3. En l'espèce, l'Eurl Mercuel, dont M. A... est gérant et associé unique, a revendu à M. et Mme A..., par acte du 27 janvier 2012, un terrain à bâtir, route de Mourex à Grilly, d'une surface totale de 1 573 m², constitué de trois parcelles, sur lequel était implanté une maison en cours de construction, au prix de 400 000 euros. L'administration fiscale a remis en cause ce prix de cession en estimant que la valeur vénale du terrain devait être évaluée à 663 128 euros, évaluation qu'elle a ramenée à un montant de 500 638 euros après saisine de l'interlocuteur fiscal départemental. Pour évaluer cette valeur vénale, l'administration a estimé que le terrain à bâtir devait être évalué au prix de 300 euros le mètre carré, cette évaluation reposant sur l'analyse de plusieurs termes de comparaison constitués par des transactions intervenues en 2010 et 2011 pour des terrains à bâtir, dans un rayon de trois kilomètres du terrain en litige, à savoir la vente en février 2010 d'un terrain sur la commune de Cessy d'une surface de 1 546 m², au prix de 395 000 euros, la vente en octobre 2010 d'un terrain de 1 706 m² sur la commune de Divonne-les-Bains au prix de 540 000 euros, la vente en décembre 2011 d'un terrain de 1 119 m² sur la commune de Divonne-les-Bains au prix de 485 000 euros et enfin la vente en avril 2011 du terrain mitoyen à celui en litige, d'une surface de 1 060 m² pour un montant de 355 000 euros et après application d'un abattement de 10 % compte tenu de la différence d'attractivité du secteur avec la commune voisine de Divonne-les-Bains. Elle a ensuite appliqué, d'une part, un abattement de 10% sur la valeur du terrain ainsi obtenue en raison de sa faible attractivité compte tenu de la présence d'une construction en cours sur le terrain et, d'autre part, un abattement de 10% pour prendre en compte les risques inhérents à la reprise d'une construction existante, sur les coûts de construction de la maison desquels elle a préalablement retranché les frais de viabilisation du terrain.

Données enregistrées:
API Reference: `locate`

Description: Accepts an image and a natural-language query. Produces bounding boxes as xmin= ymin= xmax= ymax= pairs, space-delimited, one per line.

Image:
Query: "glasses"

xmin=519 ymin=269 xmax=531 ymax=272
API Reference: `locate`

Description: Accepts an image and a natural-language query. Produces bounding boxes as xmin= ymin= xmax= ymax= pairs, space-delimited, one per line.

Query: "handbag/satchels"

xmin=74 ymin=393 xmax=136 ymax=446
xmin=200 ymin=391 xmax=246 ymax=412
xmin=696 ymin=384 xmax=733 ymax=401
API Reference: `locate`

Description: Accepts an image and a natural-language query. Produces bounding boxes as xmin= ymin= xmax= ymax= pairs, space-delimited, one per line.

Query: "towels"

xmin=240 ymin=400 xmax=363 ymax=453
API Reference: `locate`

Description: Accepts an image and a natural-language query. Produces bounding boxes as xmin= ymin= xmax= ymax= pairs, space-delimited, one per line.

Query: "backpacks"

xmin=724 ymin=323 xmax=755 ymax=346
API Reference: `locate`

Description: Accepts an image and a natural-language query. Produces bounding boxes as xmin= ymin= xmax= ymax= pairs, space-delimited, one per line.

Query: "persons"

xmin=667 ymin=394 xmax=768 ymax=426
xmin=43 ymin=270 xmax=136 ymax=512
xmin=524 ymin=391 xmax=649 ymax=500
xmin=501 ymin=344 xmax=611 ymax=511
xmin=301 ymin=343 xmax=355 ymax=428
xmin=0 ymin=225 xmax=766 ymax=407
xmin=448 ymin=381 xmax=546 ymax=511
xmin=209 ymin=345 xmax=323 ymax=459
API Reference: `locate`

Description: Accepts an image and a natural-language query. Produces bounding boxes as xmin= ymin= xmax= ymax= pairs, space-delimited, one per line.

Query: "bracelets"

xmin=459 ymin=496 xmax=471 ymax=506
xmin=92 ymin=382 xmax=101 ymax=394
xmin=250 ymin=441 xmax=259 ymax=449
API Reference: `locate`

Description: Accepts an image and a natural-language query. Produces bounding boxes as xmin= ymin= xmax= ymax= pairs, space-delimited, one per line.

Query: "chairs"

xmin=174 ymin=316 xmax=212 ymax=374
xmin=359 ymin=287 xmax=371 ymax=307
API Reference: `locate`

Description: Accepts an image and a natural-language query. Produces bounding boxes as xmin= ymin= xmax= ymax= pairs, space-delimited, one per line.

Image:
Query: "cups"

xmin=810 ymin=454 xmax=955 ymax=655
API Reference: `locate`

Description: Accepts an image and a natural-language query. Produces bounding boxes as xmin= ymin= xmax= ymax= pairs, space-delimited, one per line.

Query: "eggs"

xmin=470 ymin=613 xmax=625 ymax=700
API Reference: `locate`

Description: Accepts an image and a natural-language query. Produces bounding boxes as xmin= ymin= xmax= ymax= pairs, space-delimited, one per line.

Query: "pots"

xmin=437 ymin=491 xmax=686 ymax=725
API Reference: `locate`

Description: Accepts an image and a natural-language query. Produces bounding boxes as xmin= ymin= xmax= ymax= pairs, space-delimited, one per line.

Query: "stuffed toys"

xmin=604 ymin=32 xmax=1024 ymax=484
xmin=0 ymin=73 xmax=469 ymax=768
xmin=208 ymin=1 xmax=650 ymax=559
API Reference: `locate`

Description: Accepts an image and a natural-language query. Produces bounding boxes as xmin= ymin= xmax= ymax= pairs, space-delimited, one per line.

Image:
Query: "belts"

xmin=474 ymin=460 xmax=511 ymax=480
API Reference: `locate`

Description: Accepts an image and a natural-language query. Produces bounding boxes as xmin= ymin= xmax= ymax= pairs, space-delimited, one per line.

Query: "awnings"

Énoncé du problème:
D'après le texte fourni, à quel prix au mètre carré l'administration fiscale a-t-elle estimé que le terrain à bâtir devait être évalué ? Fondez-vous exclusivement sur le texte fourni.

Réponse complète:
À 300 euros le mètre carré.